Rajendran: I don’t see any contradiction. Our efforts to find connecting neuropsychological mechanisms can only benefit if researchers are looking for common factors. That might also mean that we don’t find any because they don’t exist. And this is precisely the sort of negative result that would be published on our platform.

Is the University of Zurich supporting your new publication initiatives?

Rajendran: UZH pays the publication costs for researchers who publish on Science Matters. That comes to around 50,000 francs a year. We also receive a substantial amount from the Velux Foundation. But that’s not enough, so I also invest money of my own. We could use more money to operate the platforms.

What has been the scientific community’s response your platform?
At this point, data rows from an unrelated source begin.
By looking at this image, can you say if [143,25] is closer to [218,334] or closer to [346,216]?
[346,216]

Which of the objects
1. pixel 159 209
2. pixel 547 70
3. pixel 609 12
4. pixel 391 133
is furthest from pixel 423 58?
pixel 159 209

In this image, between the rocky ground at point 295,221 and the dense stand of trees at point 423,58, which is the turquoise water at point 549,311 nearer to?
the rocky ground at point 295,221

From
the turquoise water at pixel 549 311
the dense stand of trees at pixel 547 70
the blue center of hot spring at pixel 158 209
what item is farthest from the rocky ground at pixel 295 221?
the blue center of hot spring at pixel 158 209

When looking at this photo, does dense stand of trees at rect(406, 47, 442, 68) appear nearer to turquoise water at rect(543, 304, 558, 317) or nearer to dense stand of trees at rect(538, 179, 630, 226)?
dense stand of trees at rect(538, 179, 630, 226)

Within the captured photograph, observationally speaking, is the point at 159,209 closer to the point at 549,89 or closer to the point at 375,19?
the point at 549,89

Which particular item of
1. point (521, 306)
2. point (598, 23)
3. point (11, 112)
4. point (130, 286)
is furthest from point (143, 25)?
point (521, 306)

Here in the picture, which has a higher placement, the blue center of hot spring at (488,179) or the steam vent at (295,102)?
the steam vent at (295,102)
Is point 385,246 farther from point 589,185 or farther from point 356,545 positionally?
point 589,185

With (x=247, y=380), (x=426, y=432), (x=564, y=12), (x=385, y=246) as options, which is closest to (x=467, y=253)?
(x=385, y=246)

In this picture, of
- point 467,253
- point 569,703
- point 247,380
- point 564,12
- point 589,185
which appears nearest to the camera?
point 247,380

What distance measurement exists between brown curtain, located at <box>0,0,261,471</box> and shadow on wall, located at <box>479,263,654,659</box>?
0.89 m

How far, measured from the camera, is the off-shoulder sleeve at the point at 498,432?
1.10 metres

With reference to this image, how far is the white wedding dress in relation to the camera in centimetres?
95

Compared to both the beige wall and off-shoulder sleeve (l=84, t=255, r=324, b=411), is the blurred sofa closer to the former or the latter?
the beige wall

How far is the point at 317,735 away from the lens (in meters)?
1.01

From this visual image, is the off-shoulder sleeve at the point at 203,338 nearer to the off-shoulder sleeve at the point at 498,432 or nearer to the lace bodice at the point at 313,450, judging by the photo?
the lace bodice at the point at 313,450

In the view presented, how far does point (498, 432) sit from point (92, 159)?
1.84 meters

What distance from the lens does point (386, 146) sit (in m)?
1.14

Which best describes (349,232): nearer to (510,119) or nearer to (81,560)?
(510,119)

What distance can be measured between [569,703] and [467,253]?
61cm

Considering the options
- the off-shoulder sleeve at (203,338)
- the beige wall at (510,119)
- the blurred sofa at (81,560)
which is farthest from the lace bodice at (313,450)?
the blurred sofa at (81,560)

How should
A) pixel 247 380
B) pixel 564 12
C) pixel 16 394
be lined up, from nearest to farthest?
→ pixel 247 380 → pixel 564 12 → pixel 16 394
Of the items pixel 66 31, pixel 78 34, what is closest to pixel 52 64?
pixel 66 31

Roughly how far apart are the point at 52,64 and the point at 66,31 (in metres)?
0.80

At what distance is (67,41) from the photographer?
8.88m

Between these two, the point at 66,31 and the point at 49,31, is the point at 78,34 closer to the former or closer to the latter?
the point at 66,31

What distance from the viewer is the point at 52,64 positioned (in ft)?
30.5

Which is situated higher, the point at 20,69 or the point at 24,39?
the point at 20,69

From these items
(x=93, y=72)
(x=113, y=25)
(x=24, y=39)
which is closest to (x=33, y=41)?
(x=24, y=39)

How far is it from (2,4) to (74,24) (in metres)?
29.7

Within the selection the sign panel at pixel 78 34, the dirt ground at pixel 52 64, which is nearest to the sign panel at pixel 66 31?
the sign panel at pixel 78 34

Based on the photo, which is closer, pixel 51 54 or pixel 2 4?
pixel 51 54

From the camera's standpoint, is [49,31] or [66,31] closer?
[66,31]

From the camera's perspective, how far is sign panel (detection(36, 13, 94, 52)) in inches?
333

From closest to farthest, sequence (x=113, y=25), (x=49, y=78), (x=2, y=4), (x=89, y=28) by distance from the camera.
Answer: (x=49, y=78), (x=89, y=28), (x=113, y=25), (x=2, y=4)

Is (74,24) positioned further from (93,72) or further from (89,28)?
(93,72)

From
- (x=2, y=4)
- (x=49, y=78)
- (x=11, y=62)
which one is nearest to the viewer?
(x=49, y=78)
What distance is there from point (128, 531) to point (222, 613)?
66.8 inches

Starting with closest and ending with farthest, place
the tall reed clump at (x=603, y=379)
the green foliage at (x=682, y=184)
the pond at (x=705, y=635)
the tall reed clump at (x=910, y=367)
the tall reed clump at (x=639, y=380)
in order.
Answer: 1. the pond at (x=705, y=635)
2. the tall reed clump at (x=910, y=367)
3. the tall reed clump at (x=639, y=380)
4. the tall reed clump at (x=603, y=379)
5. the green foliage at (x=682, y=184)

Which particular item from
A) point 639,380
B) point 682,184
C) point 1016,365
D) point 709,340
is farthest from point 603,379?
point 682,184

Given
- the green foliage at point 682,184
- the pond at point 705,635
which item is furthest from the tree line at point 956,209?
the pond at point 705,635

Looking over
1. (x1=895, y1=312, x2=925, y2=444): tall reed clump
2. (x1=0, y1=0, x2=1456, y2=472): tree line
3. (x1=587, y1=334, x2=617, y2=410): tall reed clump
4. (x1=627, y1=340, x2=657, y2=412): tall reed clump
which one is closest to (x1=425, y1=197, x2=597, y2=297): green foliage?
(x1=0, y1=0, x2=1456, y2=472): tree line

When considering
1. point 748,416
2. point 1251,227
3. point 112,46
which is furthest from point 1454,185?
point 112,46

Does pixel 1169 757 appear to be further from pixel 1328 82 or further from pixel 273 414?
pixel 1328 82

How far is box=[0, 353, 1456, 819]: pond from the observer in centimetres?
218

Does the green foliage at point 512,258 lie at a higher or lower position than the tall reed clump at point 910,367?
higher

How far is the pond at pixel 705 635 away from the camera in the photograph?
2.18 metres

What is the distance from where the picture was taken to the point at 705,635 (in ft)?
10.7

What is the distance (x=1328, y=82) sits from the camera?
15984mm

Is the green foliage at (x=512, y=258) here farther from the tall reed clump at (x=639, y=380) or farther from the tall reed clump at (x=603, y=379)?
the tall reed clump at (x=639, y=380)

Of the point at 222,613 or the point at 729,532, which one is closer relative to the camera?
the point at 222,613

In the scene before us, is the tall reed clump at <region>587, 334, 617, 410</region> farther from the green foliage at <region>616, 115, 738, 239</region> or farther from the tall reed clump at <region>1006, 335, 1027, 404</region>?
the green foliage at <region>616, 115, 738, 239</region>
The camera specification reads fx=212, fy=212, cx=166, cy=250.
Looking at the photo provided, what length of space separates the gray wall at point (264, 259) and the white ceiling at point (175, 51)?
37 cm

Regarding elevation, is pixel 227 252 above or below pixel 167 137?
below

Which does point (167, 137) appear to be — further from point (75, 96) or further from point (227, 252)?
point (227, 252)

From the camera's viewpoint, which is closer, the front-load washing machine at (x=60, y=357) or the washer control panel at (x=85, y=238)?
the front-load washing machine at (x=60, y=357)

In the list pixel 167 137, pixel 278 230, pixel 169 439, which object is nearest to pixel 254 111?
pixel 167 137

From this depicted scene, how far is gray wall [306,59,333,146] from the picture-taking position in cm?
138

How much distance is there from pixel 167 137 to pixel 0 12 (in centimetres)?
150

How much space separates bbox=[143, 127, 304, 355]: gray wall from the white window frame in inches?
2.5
Rajendran: Our peers are open, and most of them have responded very positively. We’re constantly registering new publications on our platform, but there’s still potential.


The interviewees:

Lutz Jäncke, professor of neuropsychology
Lawrence Rajendran, professor of systems and cellular biology
of neurodegenerative diseases


In most cases, verifying scientific hypotheses involves calculating p-values (probabilities). Typically researchers will work with a null hypothesis representing the opposite of what they are hypothesizing. Then the data captured are used to run a calculation that yields statistical test values. The p-value is the probability of getting the result obtained from the study or more extreme results if the null hypothesis applies. Low p-values suggest that the null hypothesis does not apply and thus that the researcher’s hypothesis is accepted. A p-value of 0.05 has become the established cut-off.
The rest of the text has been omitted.